If Canadian health care aspires to be among the world’s best systems, as I believe it should, everyone needs to have a confirmed personal relationship over time with a family doctor or other primary care provider. Since no single provider can be available 24 hours a day, 7 days a week, or address the full breadth of patient and community needs themselves, access to an interprofessional team is essential. In contrast to these goals, the current system leaves close to 5 million Canadians without a medical home,5 forcing them to use walk-in clinics, access emergency departments (EDs), or forgo needed care. There is incomplete and limited support for team-based models of care within a system that is hospital- and physician-centric, stemming from universal coverage of only hospital and physician services historically and as legislated in the Canada Health Act.6 Most family doctors and general practitioners in Canada are independent small business owners, fully responsible themselves for all the staffing and infrastructure required for primary care, in contrast to extensive staff and infrastructure resources provided by the public system in hospitals. In many ways, primary care physicians are left out of the health care system, with little system input or accountability for the types of services they provide, where they locate their practices, or their hours of operation. Across Ontario, Canada’s most populous province, regional health system leaders lack even up-to-date contact information for primary care clinics and clinicians.7 It is hard to avoid the conclusion that most primary care providers are currently left out of and unsupported by the health care system.
Current context
The current national context is one of severe ongoing challenges facing the health care system and primary care. The COVID-19 pandemic has exacerbated long-standing structural challenges in health care, with crises in long-term care, hospitals, and intensive care units and more recently in pediatric hospitals and EDs, with record levels of stress, burnout, and turnover among physicians, nurses, personal support workers, and many others.8 Delays in cancer diagnosis and treatment, elective surgery, routine immunizations, and chronic disease management—along with pandemic-related isolation and impacts on mental health—require system responses that are challenging to mount in the current context. The system is further stressed by early waves of influenza, respiratory syncytial virus, and other respiratory viruses, as well as a worsening epidemic of opioid-related overdoses and deaths.

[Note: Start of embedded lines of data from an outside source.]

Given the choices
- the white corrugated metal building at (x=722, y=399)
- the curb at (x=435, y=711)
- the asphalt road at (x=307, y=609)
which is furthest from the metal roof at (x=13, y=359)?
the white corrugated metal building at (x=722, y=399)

Pre-existing structural issues include fewer physicians, hospital beds, and advanced imaging scans per capita as well as a lower proportion of health care spending on primary care than most Organisation for Economic Co-operation and Development (OECD) member countries.9 An additional challenge in attempting to understand work force capacity in our country is that Canada—unlike other OECD countries that count only active comprehensive care providers as primary care physicians—counts all “nonspecialist” physicians as primary care doctors, including roughly 30% of this total who are relatively inactive or in focused practices such as emergency medicine, hospitalist care, and palliative care.10
Additional challenges to primary care include reduced capacity as many family doctors near retirement age; declining interest in family medicine among medical students, with close to 100 unfilled funded residency spots across the country after the second iteration of the 2022 Canadian Resident Matching Service match11; the highest projected population growth among Group of 7 countries12; and rapid population aging along with increasing system complexity and rates of multimorbidity.

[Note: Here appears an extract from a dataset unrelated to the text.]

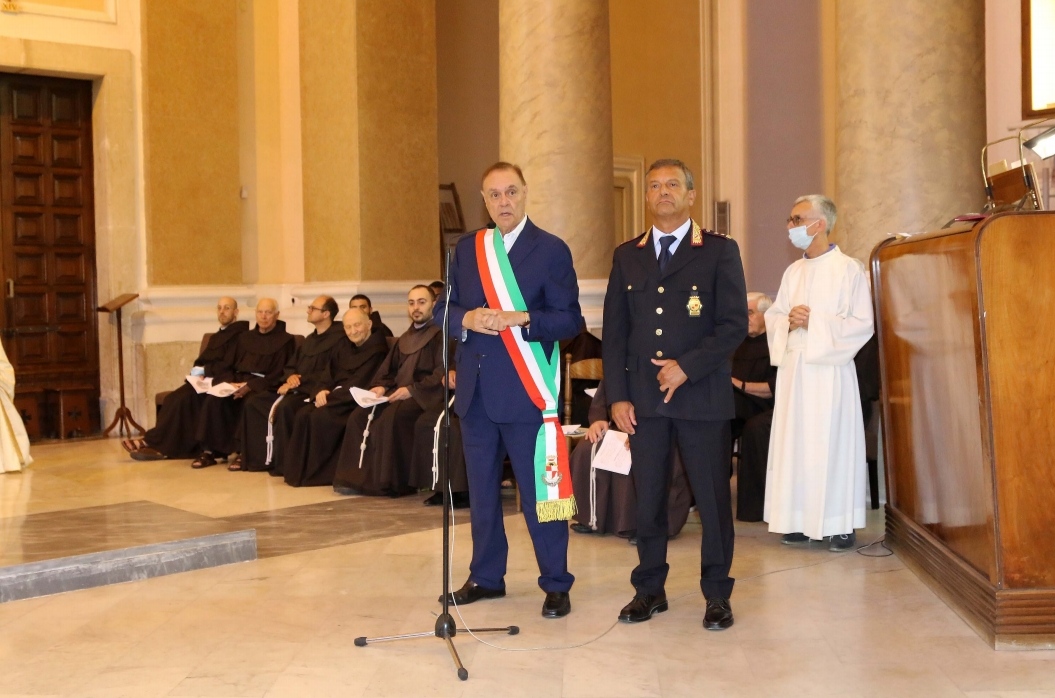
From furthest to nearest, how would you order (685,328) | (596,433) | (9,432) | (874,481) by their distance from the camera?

Paradoxically, increasing the number of family physicians per capita has not translated to an increase in capacity to care for the population. As already noted, almost one-third of family doctors are not working in comprehensive care,10 and this trend is worsening over time. Less well documented until now is a steep decline in services provided per physician over the past 20 years. The number of contacts per physician is down 20% to 24% in 4 Canadian provinces13 and the number of service days, defined as days with at least 10 services worth at least $20 to $25 each, has declined by 7% to 10% in Alberta and Ontario (unpublished data). While there has been a substantial increase in the number of female family physicians, and female family physicians are more likely to work part-time during their early career owing to childbearing and family obligations, the decline in services over time has included both female and male physicians as well as early-, mid-, and late-career physicians (unpublished data). Substantial increases in patient multimorbidity and system complexity likely underpin these changes.

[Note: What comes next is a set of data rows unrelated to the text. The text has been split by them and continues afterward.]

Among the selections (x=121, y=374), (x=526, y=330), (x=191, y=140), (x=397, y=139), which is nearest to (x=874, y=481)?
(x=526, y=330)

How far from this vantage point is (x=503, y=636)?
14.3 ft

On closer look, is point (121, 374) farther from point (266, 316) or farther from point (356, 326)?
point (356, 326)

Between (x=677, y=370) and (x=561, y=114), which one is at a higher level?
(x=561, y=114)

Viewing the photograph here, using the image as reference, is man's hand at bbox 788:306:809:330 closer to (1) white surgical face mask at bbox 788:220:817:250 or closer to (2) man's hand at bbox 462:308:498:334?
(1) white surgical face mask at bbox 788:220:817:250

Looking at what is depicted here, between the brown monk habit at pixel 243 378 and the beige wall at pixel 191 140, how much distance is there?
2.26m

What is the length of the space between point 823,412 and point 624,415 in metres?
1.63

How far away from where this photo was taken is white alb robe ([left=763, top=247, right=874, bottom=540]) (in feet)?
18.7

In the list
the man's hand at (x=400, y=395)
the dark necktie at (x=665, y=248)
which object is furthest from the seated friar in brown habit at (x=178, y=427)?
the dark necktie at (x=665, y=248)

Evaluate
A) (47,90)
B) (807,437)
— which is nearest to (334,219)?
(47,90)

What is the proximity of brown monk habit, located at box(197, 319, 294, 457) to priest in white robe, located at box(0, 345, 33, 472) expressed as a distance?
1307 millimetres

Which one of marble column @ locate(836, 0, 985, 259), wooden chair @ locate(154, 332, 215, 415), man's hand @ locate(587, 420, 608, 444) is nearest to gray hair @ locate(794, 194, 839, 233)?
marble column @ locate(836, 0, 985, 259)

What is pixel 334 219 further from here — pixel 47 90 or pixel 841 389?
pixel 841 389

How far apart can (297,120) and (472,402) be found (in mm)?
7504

How serious is the primary care work force shortage?
Evidence gaps related to part-time versus full-time practice; roles and scopes of practice; office staffing and overhead; time spent with patients; impact of electronic records and record keeping; and time required for care coordination, administration, and paperwork comprise serious challenges for primary care work force planning. Nonetheless, some educated guesses can be made. In 2019 a total of 4.6 million Canadians over the age of 12 years lacked a primary care provider5 and roughly 6.6 million Canadians were attached to family doctors who were 65 or older,14 with an average primary care physician retirement age of 70.15 Immigration targets will exceed 450,000 people per year by 2025,16 and Canada is expected to have a net population growth of at least 2 million people over the next 5 years.17 As a rough estimate, close to 10 million Canadians will need primary care providers in the next 5 years and there are currently only about 1200 family medicine residents exiting training per year.18 If a full-time comprehensive practice can provide care for about 1400 people, and 70% of new graduates are in comprehensive practice and 30% work part-time, at least 10,000 new family doctors will be needed in 5 years, a goal that is unattainable in the current system.
In summary, Canadian primary care is in crisis, with an archaic health care system, not enough primary care providers, and worsening trends resulting in a vicious cycle of unreasonable demands, burnout, and providers leaving practice or reducing scope, all resulting in further demands on the system and an unattractive practice environment for new graduates (Figure 1).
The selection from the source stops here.